"""

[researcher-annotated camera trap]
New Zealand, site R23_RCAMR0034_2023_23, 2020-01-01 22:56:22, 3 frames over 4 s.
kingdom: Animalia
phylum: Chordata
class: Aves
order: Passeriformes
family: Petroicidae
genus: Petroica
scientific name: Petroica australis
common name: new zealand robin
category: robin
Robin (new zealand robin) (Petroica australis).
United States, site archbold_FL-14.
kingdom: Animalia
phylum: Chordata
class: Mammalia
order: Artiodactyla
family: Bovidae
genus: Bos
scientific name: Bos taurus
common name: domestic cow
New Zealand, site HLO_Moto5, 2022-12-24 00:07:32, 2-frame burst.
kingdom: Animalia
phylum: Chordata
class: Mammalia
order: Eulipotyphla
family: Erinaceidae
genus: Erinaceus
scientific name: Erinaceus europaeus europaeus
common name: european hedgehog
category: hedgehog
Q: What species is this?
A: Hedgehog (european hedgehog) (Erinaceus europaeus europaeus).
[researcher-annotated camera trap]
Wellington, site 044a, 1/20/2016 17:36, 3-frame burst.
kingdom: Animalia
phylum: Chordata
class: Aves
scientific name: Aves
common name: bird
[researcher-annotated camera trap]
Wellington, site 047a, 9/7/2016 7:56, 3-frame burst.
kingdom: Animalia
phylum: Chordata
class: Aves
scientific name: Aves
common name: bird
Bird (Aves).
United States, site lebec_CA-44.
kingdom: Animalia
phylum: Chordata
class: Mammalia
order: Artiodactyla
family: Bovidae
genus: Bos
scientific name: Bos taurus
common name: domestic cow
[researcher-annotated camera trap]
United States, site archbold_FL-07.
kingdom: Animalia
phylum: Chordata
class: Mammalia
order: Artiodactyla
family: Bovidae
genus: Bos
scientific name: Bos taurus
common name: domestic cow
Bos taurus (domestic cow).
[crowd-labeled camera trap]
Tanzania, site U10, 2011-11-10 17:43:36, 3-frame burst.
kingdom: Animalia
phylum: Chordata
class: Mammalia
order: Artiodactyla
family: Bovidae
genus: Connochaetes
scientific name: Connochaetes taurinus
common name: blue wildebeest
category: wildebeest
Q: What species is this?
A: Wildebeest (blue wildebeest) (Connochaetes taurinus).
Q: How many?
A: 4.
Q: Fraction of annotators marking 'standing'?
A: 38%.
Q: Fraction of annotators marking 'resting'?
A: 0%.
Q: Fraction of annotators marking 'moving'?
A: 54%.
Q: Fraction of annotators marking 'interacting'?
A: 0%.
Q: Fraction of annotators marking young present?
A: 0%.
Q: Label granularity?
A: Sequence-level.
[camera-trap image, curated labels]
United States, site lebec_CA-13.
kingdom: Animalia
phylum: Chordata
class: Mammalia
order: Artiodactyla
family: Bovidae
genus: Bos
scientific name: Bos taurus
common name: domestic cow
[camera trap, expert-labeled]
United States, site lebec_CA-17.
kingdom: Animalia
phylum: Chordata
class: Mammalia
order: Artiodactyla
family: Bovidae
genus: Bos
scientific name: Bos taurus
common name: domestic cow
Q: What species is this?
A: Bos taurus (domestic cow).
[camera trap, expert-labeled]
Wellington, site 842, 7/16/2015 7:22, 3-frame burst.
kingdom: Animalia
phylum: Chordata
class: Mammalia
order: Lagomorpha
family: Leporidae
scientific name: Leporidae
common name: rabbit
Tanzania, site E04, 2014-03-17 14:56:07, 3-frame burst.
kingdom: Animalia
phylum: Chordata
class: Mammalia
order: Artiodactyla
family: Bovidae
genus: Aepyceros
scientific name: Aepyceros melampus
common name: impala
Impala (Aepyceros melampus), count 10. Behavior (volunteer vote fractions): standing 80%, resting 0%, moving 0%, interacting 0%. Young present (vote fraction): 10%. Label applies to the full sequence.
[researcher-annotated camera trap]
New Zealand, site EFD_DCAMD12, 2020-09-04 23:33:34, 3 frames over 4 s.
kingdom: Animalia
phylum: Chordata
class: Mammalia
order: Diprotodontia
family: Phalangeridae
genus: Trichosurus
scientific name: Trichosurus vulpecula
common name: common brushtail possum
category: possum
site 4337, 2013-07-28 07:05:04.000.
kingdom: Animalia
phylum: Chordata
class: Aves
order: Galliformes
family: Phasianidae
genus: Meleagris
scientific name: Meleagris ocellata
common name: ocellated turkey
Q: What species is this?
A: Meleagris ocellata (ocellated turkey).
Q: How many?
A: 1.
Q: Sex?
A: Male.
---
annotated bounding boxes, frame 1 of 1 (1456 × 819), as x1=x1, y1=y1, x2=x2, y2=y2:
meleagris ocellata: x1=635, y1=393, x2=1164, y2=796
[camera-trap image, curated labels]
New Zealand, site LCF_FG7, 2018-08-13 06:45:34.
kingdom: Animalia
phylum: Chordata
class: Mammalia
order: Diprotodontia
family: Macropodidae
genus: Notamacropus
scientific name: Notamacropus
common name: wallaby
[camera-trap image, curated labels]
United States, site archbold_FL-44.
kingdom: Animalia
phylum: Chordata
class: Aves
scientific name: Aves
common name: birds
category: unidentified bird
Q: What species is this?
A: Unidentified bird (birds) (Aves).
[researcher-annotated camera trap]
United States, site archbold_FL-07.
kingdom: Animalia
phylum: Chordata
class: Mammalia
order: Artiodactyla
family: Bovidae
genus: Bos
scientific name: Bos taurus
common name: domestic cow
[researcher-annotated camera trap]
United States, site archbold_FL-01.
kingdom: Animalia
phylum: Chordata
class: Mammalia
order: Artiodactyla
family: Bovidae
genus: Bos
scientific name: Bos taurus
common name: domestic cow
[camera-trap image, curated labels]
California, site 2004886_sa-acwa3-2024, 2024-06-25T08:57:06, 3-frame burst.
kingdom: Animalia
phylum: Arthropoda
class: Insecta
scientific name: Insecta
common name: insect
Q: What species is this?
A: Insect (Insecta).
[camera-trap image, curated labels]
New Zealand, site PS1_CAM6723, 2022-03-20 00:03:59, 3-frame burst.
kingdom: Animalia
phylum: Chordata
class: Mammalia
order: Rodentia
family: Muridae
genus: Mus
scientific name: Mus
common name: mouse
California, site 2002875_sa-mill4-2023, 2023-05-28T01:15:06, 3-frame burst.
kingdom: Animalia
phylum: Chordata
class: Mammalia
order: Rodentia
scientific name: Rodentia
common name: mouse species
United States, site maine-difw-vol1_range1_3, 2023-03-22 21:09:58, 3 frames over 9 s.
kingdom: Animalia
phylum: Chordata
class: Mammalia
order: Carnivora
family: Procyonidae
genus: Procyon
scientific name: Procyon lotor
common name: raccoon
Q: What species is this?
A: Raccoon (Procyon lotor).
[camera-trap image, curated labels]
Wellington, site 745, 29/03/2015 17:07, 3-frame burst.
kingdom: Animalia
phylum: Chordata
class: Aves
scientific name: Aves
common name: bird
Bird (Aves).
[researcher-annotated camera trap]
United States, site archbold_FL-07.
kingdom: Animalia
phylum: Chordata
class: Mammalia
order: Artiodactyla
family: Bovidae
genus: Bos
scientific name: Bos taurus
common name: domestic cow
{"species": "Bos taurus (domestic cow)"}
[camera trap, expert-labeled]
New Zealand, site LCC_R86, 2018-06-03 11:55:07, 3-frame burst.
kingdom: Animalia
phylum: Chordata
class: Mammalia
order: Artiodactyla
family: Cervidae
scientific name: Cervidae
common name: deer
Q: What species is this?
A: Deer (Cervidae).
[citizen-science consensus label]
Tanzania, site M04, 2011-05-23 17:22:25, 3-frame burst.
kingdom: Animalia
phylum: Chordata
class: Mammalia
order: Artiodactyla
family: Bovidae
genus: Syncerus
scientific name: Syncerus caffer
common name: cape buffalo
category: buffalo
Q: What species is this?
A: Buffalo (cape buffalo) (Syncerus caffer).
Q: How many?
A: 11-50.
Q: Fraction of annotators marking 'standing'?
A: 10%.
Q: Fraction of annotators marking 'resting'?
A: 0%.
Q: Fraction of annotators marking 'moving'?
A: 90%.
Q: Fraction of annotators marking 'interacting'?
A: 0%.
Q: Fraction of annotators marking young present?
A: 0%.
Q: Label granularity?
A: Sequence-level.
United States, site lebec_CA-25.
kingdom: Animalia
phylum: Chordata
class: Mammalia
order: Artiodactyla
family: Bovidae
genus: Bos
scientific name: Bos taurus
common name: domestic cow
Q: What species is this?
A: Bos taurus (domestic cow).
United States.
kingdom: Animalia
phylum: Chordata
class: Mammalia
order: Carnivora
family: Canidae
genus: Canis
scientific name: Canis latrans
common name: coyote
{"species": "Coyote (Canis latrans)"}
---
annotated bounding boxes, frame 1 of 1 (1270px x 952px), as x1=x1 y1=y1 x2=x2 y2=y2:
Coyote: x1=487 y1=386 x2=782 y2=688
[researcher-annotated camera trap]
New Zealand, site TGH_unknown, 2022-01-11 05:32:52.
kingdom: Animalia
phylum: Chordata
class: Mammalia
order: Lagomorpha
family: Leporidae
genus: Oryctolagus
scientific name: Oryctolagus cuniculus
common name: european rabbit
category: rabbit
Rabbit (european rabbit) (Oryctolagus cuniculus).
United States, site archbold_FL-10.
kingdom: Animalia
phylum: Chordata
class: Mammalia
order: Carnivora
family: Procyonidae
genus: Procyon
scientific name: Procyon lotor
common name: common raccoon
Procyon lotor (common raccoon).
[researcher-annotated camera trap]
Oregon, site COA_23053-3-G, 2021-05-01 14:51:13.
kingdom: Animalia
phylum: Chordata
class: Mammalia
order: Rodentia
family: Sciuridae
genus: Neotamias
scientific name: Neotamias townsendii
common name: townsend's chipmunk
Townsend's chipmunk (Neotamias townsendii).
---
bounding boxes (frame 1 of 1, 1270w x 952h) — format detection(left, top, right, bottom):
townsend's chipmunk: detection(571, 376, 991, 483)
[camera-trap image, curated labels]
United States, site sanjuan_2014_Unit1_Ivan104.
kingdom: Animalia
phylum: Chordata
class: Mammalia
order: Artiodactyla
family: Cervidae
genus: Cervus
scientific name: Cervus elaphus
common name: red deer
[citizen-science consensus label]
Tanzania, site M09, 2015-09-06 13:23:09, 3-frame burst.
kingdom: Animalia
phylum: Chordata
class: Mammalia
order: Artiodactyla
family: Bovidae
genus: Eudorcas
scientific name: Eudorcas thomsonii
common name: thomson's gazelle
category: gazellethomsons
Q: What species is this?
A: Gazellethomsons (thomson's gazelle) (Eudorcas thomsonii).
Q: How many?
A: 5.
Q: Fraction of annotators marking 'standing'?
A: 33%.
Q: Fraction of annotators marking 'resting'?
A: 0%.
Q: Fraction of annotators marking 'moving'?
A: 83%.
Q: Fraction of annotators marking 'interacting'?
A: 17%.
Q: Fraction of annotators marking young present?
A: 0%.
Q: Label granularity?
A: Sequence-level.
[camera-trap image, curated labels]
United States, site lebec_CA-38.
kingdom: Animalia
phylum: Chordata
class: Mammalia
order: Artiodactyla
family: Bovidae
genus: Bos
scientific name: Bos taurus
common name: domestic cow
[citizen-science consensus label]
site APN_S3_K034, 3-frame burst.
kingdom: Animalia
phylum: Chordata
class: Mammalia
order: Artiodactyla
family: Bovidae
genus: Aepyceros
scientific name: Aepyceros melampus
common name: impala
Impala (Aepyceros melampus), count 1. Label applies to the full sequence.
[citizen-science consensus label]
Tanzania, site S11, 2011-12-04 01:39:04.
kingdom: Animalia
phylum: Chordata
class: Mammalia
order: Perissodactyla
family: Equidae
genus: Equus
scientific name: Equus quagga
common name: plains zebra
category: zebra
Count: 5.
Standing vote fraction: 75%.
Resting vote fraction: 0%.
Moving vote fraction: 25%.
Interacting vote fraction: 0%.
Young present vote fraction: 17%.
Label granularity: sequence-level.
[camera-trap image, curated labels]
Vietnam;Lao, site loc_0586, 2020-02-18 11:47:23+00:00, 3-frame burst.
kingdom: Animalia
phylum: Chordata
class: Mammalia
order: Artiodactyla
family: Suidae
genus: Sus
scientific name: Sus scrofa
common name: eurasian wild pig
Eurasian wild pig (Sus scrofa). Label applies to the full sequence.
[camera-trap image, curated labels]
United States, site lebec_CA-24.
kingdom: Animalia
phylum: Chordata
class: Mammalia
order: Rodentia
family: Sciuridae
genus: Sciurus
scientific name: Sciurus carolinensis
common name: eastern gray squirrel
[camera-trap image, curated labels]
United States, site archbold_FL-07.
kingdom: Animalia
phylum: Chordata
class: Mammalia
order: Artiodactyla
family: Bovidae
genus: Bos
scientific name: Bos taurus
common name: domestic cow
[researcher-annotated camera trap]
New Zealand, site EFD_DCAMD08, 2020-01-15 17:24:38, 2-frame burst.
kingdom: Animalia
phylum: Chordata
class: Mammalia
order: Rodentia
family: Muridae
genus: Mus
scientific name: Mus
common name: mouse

"""

■ Work task ■
What lines in the material include the string "Tanzania"? Pull each one out.

■ Result of this exercise ■
Tanzania, site U10, 2011-11-10 17:43:36, 3-frame burst.
Tanzania, site E04, 2014-03-17 14:56:07, 3-frame burst.
Tanzania, site M04, 2011-05-23 17:22:25, 3-frame burst.
Tanzania, site M09, 2015-09-06 13:23:09, 3-frame burst.
Tanzania, site S11, 2011-12-04 01:39:04.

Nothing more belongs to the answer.